PROBLEM TO WORK ON: Pick up the Mechel financial results release below after its last sentence and continue writing it.

PASSAGE GIVEN:
····················
Recent Highlights -- In June 2008, Mechel announced that a groundbreaking ceremony marking the commencement of railroad construction was held at the 60th kilometer landmark of Verhny Ulak Station of the Baikal-Amur Mainline together with Transstroy Engineering Corporation ZAO. This spur-track will connect the Elga deposit with the Baikal-Amur Mainline. The total length of the railroad will be approximately 315 kilometers. The railroad's design includes approximately 420 engineering structures, including 194 bridges. The railroad's throughput capacity after completion of all construction stages will be approximately 25.0-30.0 million tonnes annually. Commissioning of the railroad for permanent operations is expected to commence before September 30, 2010. -- In July 2008, Mechel announced the signing of a contract between its Chelyabinsk Metallurgical Plant OAO ("CMP") subsidiary and Danieli to supply technology and equipment to construct a rail and structural steel mill at CMP. The mill's capabilities will enable low cost production of high quality railroad rails up to 100 meters in length using state-of-the-art technologies for steel rolling, hardening, straightening, finishing, and rail quality control and a wide range of other products with steady geometric section parameters and lower metal consumption due to its precision and thermal strengthening. Financial Position
Capital expenditure on property, plant and equipment and acquisition of mineral licenses for the first quarter of 2008 amounted to $175.5 million, of which $41.2 million was invested in the mining segment, $126.9 million in the steel segment and $7.4 million in the power segment.
For the first quarter of 2008, Mechel spent $0.7 million on the acquisition of minority interests in subsidiaries.
As of March 31, 2008, total debt amounted to $3.2 billion. Cash and cash equivalents amounted to $145.4 million and net debt amounted to $3.0 billion (net debt is defined as total debt outstanding less cash and cash equivalents) as of March 31, 2008.
The management of Mechel will host a conference call today at 3:00 p.m. New York time (8:00 p.m. London time, 11:00 p.m. Moscow time) to review Mechel’s financial results and comment on current operations. The call may be accessed via the Internet at http://www.mechel.com/, under the Investor Relations section.
To listen to the conference call via phone, please call the number below approximately 10 minutes prior to the scheduled time of the call, quoting Mechel, and the chairperson’s name, Alexander Tolkach.
Conference Call Phone Numbers: US Toll: +1 913 312 1269 UK Toll Free: 0 800 051 7166 Russia Toll Free: 810 800 2544 1012
A replay of the call will be available until 11:59PM New York time on July 22nd. To access, please dial, US: +1 719 457 0820; UK: 0 808 1011 153, Russia: 810 800 270 210 12. From all areas, enter: 2498919# to access.
····················
EXCERPTED RECORDS:
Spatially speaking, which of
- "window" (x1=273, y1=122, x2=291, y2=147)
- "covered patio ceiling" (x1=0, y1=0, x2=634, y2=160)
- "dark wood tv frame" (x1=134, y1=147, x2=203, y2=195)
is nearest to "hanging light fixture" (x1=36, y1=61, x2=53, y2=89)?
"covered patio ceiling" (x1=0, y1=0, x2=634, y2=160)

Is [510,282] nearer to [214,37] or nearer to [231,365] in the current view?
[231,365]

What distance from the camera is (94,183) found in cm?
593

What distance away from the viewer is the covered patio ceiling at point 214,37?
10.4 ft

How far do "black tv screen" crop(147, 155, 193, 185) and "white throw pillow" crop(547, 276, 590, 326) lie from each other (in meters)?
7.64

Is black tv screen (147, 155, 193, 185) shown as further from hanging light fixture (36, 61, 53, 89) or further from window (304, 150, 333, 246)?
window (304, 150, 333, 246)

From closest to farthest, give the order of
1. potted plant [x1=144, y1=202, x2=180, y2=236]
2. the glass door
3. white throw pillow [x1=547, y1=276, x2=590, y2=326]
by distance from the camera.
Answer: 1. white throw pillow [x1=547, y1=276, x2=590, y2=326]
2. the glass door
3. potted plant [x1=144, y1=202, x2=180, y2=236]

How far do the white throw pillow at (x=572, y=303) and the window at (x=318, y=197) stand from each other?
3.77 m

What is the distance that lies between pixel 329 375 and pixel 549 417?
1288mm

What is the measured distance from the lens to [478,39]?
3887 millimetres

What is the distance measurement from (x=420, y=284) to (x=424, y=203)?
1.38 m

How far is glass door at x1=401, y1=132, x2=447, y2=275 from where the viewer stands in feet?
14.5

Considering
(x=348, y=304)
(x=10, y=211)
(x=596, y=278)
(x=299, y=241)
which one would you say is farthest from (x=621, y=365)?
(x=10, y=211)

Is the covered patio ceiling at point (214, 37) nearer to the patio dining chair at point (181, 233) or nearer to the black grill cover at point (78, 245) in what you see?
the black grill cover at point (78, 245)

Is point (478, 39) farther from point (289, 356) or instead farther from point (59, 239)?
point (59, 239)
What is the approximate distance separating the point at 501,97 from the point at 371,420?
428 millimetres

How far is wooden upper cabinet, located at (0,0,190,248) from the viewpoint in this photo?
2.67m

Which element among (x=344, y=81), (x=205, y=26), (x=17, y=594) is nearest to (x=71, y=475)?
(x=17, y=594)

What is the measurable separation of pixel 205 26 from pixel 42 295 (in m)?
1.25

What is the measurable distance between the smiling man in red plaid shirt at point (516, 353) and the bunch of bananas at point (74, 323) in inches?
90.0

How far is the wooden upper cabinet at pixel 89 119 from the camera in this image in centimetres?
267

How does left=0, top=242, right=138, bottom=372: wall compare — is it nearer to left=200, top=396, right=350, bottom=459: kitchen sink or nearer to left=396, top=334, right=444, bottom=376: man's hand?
····················
THE OUTPUT:
Mechel OAO Alexander Tolkach Head of International Relations & Investor Relations Mechel OAO Phone: 7-495-221-88-88 Fax: 7-495-221-88-00 email@example.com
Mechel is one of the leading Russian mining and metals companies. Mechel unites producers of coal, iron ore, nickel, steel, rolled products, and hardware. Mechel products are marketed domestically and internationally.
Some of the information in this press release may contain projections or other forward-looking statements regarding future events or the future financial performance of Mechel, as defined in the safe harbor provisions of the U.S. Private Securities Litigation Reform Act of 1995. We wish to caution you that these statements are only predictions and that actual events or results may differ materially. We do not intend to update these statements. We refer you to the documents Mechel files from time to time with the U.S. Securities and Exchange Commission, including our Form 20-F. These documents contain and identify important factors, including those contained in the section captioned “Risk Factors” and “Cautionary Note Regarding Forward- Looking Statements” in our Form 20-F, that could cause the actual results to differ materially from those contained in our projections or forward-looking statements, including, among others, the achievement of anticipated levels of profitability, growth, cost and synergy of our recent acquisitions, the impact of competitive pricing, the ability to obtain necessary regulatory approvals and licenses, the impact of developments in the Russian economic, political and legal environment, volatility in stock markets or in the price of our shares or ADRs, financial risk management and the impact of general business and global economic conditions.
Attachments to the 2008 First Quarter Earnings Press Release Attachment A
Non-GAAP financial measures. This press release includes financial information prepared in accordance with accounting principles generally accepted in the United States of America, or US GAAP, as well as other financial measures referred to as non-GAAP financial measures. The non-GAAP financial measures should be considered in addition to, but not as a substitute for, the information prepared in accordance with US GAAP.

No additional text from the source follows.